Excerpts from a dataset:
"""

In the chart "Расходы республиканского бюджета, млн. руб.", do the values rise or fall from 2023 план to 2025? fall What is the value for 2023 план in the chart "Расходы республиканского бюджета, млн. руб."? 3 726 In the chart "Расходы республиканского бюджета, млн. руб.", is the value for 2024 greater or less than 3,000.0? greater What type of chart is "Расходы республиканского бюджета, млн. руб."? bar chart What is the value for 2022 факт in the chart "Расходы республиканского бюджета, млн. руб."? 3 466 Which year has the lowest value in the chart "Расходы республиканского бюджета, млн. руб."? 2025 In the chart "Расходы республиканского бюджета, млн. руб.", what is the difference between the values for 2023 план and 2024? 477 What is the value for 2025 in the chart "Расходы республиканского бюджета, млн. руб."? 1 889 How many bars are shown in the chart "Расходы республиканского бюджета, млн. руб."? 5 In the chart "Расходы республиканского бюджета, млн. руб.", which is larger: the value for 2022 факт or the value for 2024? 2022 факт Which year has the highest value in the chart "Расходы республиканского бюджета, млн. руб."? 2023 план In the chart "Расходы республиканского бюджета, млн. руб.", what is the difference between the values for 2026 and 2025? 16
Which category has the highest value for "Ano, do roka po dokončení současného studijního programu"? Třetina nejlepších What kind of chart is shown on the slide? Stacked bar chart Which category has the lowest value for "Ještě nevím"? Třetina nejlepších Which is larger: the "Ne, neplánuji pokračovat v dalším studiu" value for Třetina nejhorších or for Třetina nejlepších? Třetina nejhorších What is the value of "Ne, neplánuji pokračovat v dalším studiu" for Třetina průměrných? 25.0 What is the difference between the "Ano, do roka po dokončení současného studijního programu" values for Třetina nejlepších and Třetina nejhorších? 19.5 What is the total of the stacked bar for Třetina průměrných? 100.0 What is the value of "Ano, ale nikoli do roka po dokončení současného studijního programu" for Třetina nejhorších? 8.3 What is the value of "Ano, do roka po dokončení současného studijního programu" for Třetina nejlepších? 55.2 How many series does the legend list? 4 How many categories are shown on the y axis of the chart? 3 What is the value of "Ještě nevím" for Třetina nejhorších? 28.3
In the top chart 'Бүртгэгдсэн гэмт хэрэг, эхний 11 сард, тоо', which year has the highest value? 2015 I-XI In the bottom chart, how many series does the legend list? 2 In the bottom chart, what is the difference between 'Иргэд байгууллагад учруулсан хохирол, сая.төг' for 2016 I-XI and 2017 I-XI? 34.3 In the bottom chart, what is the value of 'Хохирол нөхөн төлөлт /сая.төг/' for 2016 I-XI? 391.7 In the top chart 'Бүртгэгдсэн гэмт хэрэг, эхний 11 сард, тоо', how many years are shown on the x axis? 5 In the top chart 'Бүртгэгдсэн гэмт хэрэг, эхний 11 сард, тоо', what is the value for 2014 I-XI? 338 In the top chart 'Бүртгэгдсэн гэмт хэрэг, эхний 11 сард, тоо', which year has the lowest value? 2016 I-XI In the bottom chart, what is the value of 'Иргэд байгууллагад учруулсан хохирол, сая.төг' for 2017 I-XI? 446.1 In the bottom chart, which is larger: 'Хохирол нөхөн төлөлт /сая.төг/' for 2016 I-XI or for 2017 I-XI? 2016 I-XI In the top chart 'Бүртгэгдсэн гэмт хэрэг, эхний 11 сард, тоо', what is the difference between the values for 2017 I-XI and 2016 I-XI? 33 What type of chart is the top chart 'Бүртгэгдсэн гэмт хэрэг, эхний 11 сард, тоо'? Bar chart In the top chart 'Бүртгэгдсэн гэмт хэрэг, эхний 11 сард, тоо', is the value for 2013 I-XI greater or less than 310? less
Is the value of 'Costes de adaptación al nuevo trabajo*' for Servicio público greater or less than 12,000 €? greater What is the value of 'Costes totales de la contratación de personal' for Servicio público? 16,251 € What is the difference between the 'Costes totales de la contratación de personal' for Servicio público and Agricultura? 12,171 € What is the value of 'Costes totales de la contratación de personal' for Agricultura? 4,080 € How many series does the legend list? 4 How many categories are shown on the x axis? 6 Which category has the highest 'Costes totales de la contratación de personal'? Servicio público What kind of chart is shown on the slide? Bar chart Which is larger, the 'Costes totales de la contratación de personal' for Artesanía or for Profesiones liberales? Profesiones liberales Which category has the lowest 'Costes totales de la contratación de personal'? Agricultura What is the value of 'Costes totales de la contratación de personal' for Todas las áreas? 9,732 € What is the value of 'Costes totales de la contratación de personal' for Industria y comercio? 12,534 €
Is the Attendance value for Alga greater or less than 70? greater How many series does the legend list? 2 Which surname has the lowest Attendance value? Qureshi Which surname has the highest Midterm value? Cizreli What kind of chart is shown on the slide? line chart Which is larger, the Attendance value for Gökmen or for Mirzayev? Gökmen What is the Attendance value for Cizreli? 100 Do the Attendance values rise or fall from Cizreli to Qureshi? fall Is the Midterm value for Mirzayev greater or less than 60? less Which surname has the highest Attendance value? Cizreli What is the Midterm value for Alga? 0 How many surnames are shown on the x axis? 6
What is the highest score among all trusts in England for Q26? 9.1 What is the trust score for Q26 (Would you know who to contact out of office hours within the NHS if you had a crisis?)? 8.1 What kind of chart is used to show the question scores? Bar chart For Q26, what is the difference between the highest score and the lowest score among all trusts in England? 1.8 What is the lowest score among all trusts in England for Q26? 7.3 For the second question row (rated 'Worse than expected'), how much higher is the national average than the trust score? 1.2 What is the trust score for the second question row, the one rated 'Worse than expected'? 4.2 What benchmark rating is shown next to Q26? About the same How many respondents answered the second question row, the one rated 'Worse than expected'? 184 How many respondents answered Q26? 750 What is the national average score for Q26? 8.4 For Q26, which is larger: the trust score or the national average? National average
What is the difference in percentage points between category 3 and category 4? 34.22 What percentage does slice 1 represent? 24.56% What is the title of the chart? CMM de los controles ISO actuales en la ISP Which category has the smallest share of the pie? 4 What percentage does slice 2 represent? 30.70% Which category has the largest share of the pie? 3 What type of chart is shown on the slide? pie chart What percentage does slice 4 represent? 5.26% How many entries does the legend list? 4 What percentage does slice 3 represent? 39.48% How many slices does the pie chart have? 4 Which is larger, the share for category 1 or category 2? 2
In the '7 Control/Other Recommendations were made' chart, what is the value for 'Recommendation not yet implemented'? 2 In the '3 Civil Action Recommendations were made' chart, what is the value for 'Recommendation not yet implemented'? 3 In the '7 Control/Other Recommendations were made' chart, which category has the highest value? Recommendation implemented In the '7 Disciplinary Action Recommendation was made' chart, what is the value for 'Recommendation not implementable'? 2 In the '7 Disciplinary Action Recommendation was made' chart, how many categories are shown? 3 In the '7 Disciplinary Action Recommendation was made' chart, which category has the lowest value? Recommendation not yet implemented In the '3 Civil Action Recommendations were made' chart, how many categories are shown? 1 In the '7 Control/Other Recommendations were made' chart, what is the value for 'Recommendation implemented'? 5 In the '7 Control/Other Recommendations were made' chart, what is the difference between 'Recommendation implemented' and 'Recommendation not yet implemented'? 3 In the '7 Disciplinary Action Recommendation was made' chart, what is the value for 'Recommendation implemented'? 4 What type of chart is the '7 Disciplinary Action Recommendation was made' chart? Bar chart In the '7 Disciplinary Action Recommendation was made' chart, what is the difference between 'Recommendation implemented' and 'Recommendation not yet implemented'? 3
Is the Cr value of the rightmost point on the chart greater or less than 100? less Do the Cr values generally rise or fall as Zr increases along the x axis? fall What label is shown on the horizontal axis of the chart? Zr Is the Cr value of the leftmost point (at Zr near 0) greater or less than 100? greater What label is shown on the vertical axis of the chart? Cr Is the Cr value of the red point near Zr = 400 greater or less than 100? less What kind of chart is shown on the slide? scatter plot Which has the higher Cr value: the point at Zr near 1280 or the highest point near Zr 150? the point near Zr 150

"""

» TASK STATEMENT:
List each line of the items above that contains the word "surnames", copying every such line in full. Matching is case-sensitive.

» EXERCISE OUTPUT:
Is the Attendance value for Alga greater or less than 70? greater How many series does the legend list? 2 Which surname has the lowest Attendance value? Qureshi Which surname has the highest Midterm value? Cizreli What kind of chart is shown on the slide? line chart Which is larger, the Attendance value for Gökmen or for Mirzayev? Gökmen What is the Attendance value for Cizreli? 100 Do the Attendance values rise or fall from Cizreli to Qureshi? fall Is the Midterm value for Mirzayev greater or less than 60? less Which surname has the highest Attendance value? Cizreli What is the Midterm value for Alga? 0 How many surnames are shown on the x axis? 6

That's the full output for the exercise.